Chenyu Chu, Qiang Xu, Junhua Rao, Yuefeng Li. Taking supraorbital keyhole approach operation to build cynomolgus monkey middle cerebral artery occlusion model[J]. Chinese Journal of Brain Diseases and Rehabilitation(Electronic Edition), 2024, 14(01): 8-13.

目的

应用眶上锁孔入路手术方法建立食蟹猴大脑中动脉闭塞(MCAO)模型并评价模型制作效果。

方法

4只普通级实验猴随机分为2组,手术组3只实验猴经左侧眶上锁孔入路手术开颅,显露并电凝切断左侧大脑中动脉M1段起始部,建立MCAO模型;对照组1只实验猴经左侧眶上锁孔入路手术开颅,仅显露左侧大脑中动脉M1段起始部,不电凝切断,作为阴性对照。分别于术后24 h、3 d、7 d、14 d、28 d对所有实验猴行非人灵长类动物卒中量表(NHPSS)评分,于术后7 d对所有实验猴行头颅MRI轴位T2加权扫描。

结果

所有实验猴术后无死亡,无明显术后并发症,实验周期内均存活良好。手术组实验猴术后24 h、3 d、7 d、14 d、28 d的NHPSS评分分别为(19.67±1.15)、(22.00±1.00)、(19.33±1.15)、(18.67±1.53)、(18.00±1.00)分。对照组实验猴术后24 h、3 d、7 d、14 d、28 d的NHPSS评分均为0分。头颅MRI轴位T2WI提示:手术组实验猴左侧大脑中动脉支配区域脑组织均出现梗死灶,分布于左侧额叶、顶叶、颞叶及基底节区的部分区域,伴有轻度脑水肿;对照组实验猴脑内无梗死灶及脑水肿形成。

结论

应用眶上锁孔入路手术方法造模具备微创优势,模型效果可靠,重复性好,适合进行食蟹猴MCAO模型的批量制作。

关键词: 大脑中动脉闭塞, 眶上, 锁孔入路, 食蟹猴, 动物模型
Objective

To evaluate the effectiveness of building cynomolgus monkey middle cerebral artery occlusion (MCAO) model by taking supraorbital keyhole approach operation.

Methods

Four ordinary grade experimental monkeys were randomly divided into two groups. Three experimental monkeys of operation group underwent left supraorbital keyhole approach craniotomy, initial part of M1 segment of left middle cerebral artery was exposed and then coagulated and cut to make MCAO model. One experimental monkey of control group underwent left supraorbital keyhole approach craniotomy, initial part of M1 segment of left middle cerebral artery was exposed but not coagulated and cut to make negative control. All experimental monkeys were evaluated using the non-human primate stroke scale (NHPSS) at 24 h, 3 d, 7 d, 14 d, and 28 d postoperatively. Brain MRI axial T2 weighted scans were performed on all experimental monkeys at 7 d postoperatively.

Results

All experimental monkeys survived after operation without any significant postoperative complications, and lived well during experimental period. The NHPSS scores of the operation group at postoperative time of 24 h, 3 d, 7 d, 14 d, 28 d was (19.67±1.15), (22.00±1.00), (19.33±1.15), (18.67±1.53), (18.00±1.00) points respectively.

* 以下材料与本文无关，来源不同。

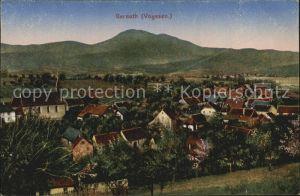 Gereuth Elsass Panorama Kat. Neubois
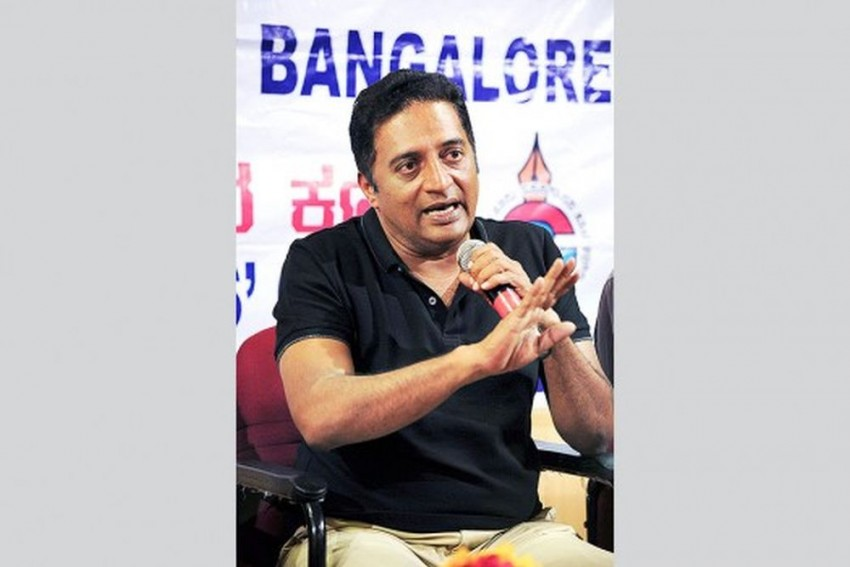 Prakash Raj To Contest Lok Sabha Elections From Bengaluru Central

The NHPSS scores of the control group at postoperative time of 24 h, 3 d, 7 d, 14 d, 28 d were all 0 points. Brain MRI axial T2 weighted scan at 7 d after operation showed that brain infarction focus appeared in the blood supply area of left middle cerebral artery of all experimental monkeys of operation group, scattered in the left frontal lobe, parietal lobe, temporal lobe and basal ganglion area, and accompanied with mild cerebral edema, whereas no brain infarction focus and brain edema was appeared in the experimental monkey of control group.

Conclusion

The application of the supraorbital keyhole approach surgical method has the advantage of minimally invasion, reliable model effect, good repeatability. The approach method has good repeatability and can make mass production of cynomolgus monkey MCAO models.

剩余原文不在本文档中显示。